The winery did not appear to be open.
We stopped at the main stretch of beach, with seafoam spray and huge homes reminiscent of the California coastline (except these millionaires also have minions to grocery shop by boat to Hilton Head!).
We popped into the Freeport Marina for cokes and poked around at the general store. I discovered that they do have a liquor store on the island, so I was relieved on behalf of the residents. It’s a tiny little cottage with steps, which made me think perhaps an ADA-compliance lawsuit would be in order and I could retire rich and get some grocery-shopping minions of my own.
The Old Daufuskie Crab Company is in the same vicinity and we decided to stop for a bite to eat. There were a bunch of fraternity brahs playing beer pong in the rain by the tiki hut bar and a big sign saying “no dogs allowed inside,” but because
no one else was eating there Krypto is so cute, the manager allowed us to sit inside.
They had some cool artifacts on display from Daufuskie’s hey dey as an oyster harvesting community.
I’m pretty sure every state in the US has a city named Marion…Daufuskie even has streets named after us!
Saturday night, Tyler and I ducked out to Marshside Mama’s for a beer. Good times!

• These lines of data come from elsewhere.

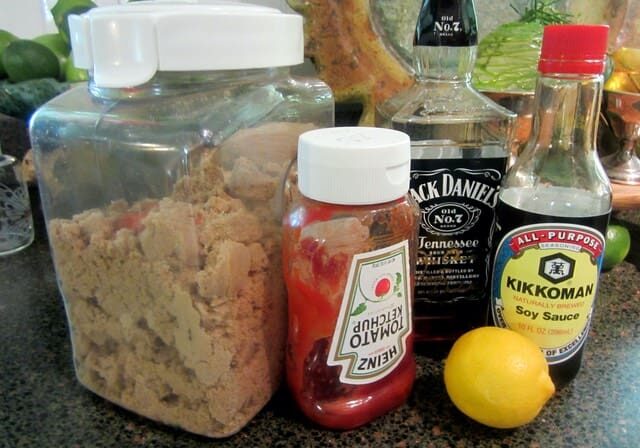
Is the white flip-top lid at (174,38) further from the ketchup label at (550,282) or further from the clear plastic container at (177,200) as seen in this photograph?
the ketchup label at (550,282)

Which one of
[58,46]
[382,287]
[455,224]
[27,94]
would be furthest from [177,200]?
[58,46]

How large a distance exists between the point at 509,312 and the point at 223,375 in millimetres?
269

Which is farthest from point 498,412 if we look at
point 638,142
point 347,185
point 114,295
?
point 638,142

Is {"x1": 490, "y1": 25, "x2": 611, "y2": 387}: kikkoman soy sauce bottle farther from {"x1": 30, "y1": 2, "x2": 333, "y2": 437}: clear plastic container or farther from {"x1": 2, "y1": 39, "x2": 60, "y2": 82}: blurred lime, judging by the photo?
{"x1": 2, "y1": 39, "x2": 60, "y2": 82}: blurred lime

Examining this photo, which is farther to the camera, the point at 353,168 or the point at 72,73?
the point at 72,73

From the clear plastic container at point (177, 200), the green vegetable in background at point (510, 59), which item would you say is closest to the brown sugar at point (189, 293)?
the clear plastic container at point (177, 200)

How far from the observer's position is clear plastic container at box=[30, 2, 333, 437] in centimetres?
40

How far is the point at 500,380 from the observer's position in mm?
453

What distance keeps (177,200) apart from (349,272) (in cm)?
14

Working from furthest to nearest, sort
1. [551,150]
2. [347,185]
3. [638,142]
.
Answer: [638,142]
[551,150]
[347,185]

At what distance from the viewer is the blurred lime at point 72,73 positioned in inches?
33.2

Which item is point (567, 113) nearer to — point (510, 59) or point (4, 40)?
point (510, 59)

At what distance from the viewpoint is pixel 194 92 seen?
0.44 meters

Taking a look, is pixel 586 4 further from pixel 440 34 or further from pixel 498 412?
pixel 498 412
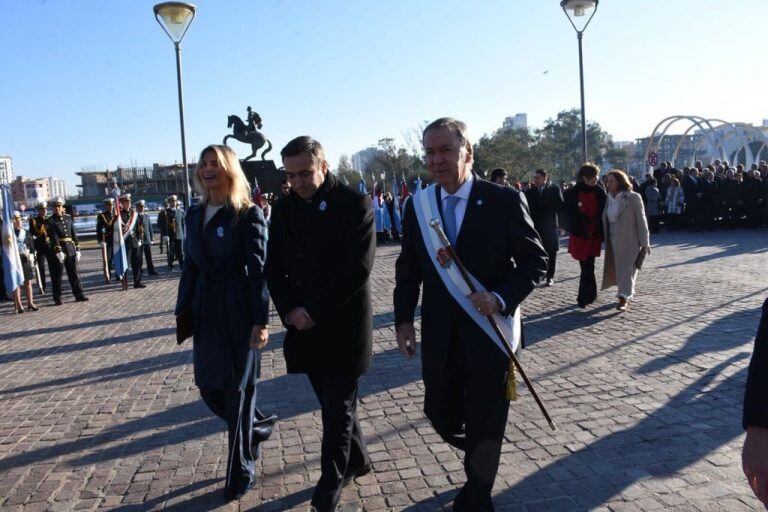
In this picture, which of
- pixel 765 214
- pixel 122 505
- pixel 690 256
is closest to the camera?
pixel 122 505

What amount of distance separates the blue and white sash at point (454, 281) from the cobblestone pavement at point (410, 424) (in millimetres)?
1026

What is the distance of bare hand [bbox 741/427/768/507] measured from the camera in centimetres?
167

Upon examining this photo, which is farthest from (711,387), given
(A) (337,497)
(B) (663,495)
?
(A) (337,497)

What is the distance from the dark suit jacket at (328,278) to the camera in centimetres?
342

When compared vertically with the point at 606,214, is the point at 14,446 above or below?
below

This sign just made me laugh.
All in all, it was a great weekend. When you live somewhere that throws a parade almost every other weekend, sometimes it’s nice to go somewhere super laid back. Getting away helped me better appreciate what we do have, like an amazing elementary school, a bridge (albeit prone to accidents and closures), a grocery store, and ADA-accessible liquor stores.